## Action item
Transcribe every entry verbatim; omit pictures.

Items listed in a dataset
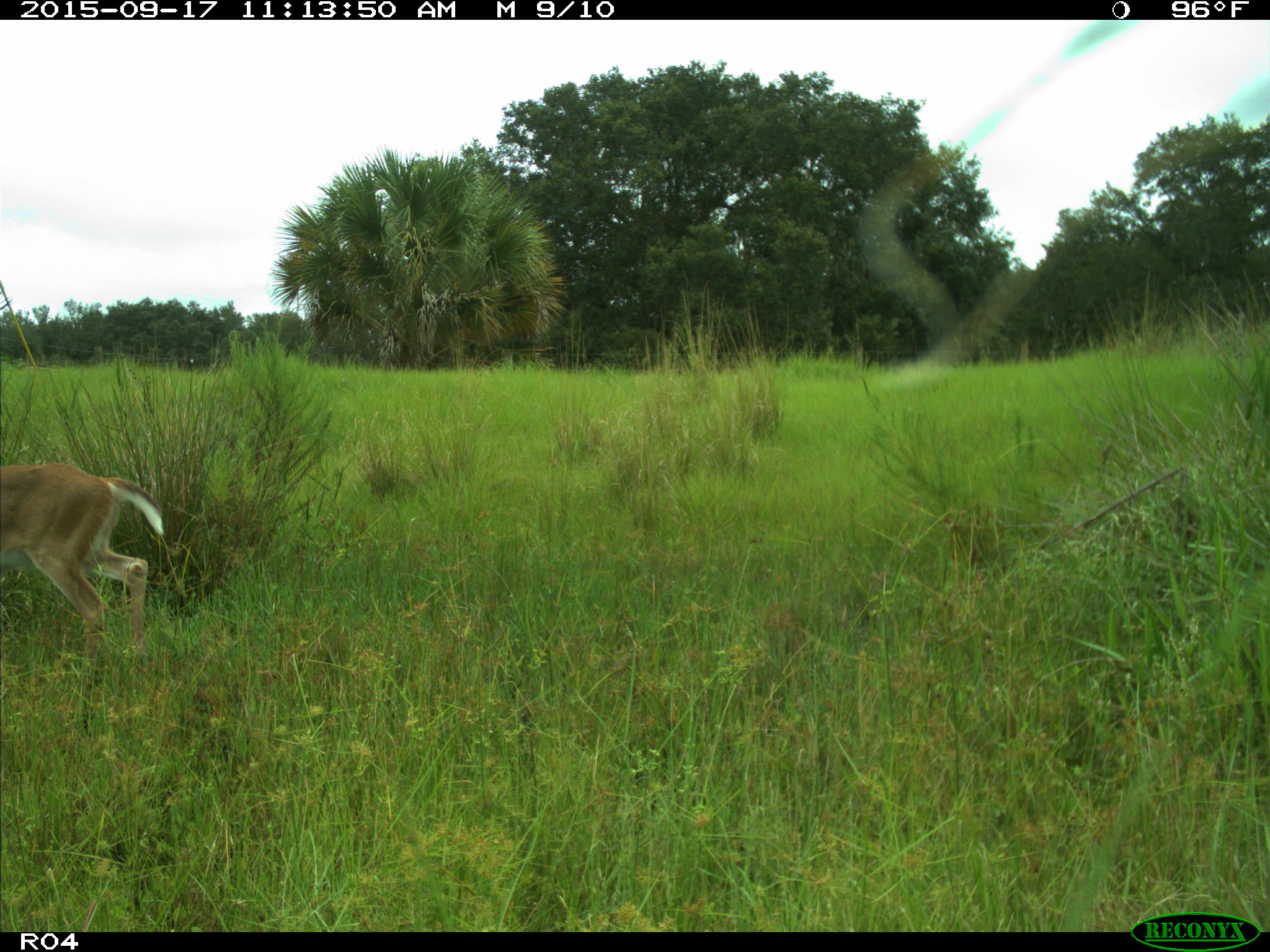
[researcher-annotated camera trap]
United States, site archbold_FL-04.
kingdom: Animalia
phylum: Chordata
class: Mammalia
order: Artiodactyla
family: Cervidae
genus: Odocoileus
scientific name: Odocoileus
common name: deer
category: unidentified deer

## Response
[researcher-annotated camera trap]
United States, site archbold_FL-04.
kingdom: Animalia
phylum: Chordata
class: Mammalia
order: Artiodactyla
family: Cervidae
genus: Odocoileus
scientific name: Odocoileus
common name: deer
category: unidentified deer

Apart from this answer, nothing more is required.